Building snowmen will help stop floods, says Nottinghamshire Environment Agency expert Roy Stokes
PEOPLE are being advised to build snowmen, as one way to stop their homes from being flooded when the snow starts to melt.
The advice came from an exert at the Environment Agency, who says snowmen melt more slowly than snow on the ground, so building them would help to prevent floods as the snow started to melt.
Weather forecasters are predicting a sudden thaw this weekend, with temperatures set to soar from minus figures up to around 13°C.
This has led to fears of severe flooding in many parts of the country.

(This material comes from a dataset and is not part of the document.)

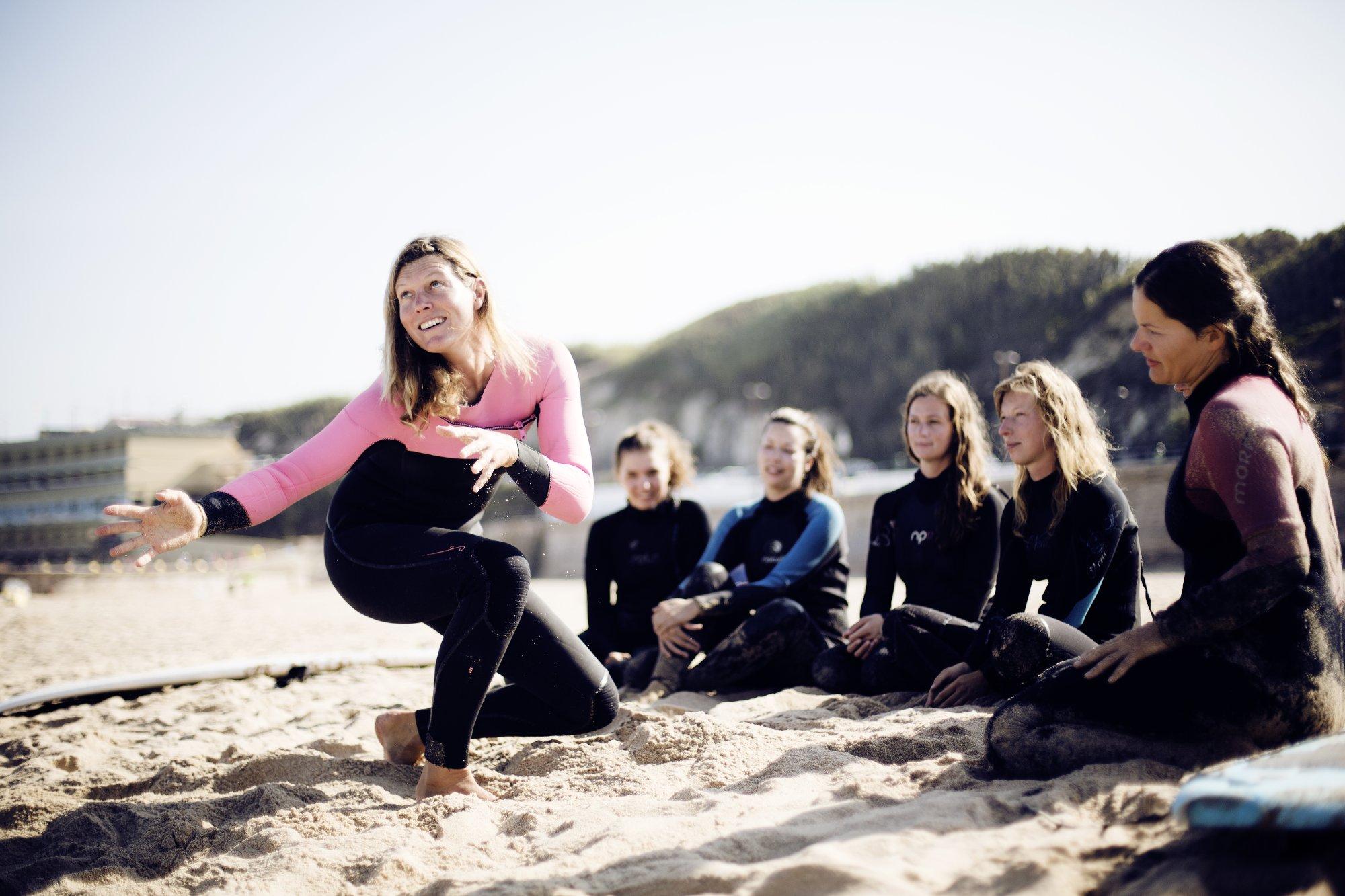 Im Salty Way Surfcamp machst dank engagierter Lehrer schnell Fortschritte.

But the Environment Agency said Brits could help slow the rate of the sudden thaw by building snowmen in their gardens and on driveways.
Spokesman Roy Stokes, flood and coastal risk management programme manager for Notts, said the snow in snowmen was more compacted, causing it to melt more slowly. "Ideally, if everybody built themselves a snowman, that will slow the thaw down a bit," he said.
"If you notice, when people clear their drive the snow thaws away but the compacted piles stay – which will give a balanced thaw, which would be helpful. We would rather it be a gradual thaw than a really quick one. If it does melt too quickly, we are likely to see a few flood alerts."
Dr Simon Keeling, forecaster at weatherweb.co.uk, warned that localised flooding was likely following the thaw.
He said: "There is going to be a big swing in temperatures, from as low as -13°C on Friday night to 13°C on Tuesday.
"It will be really noticeable, and, as the majority of England, Scotland and Wales is under a layer of snow, there will be a lot of standing water around. There is likely to be localised flooding and driving conditions will not be good.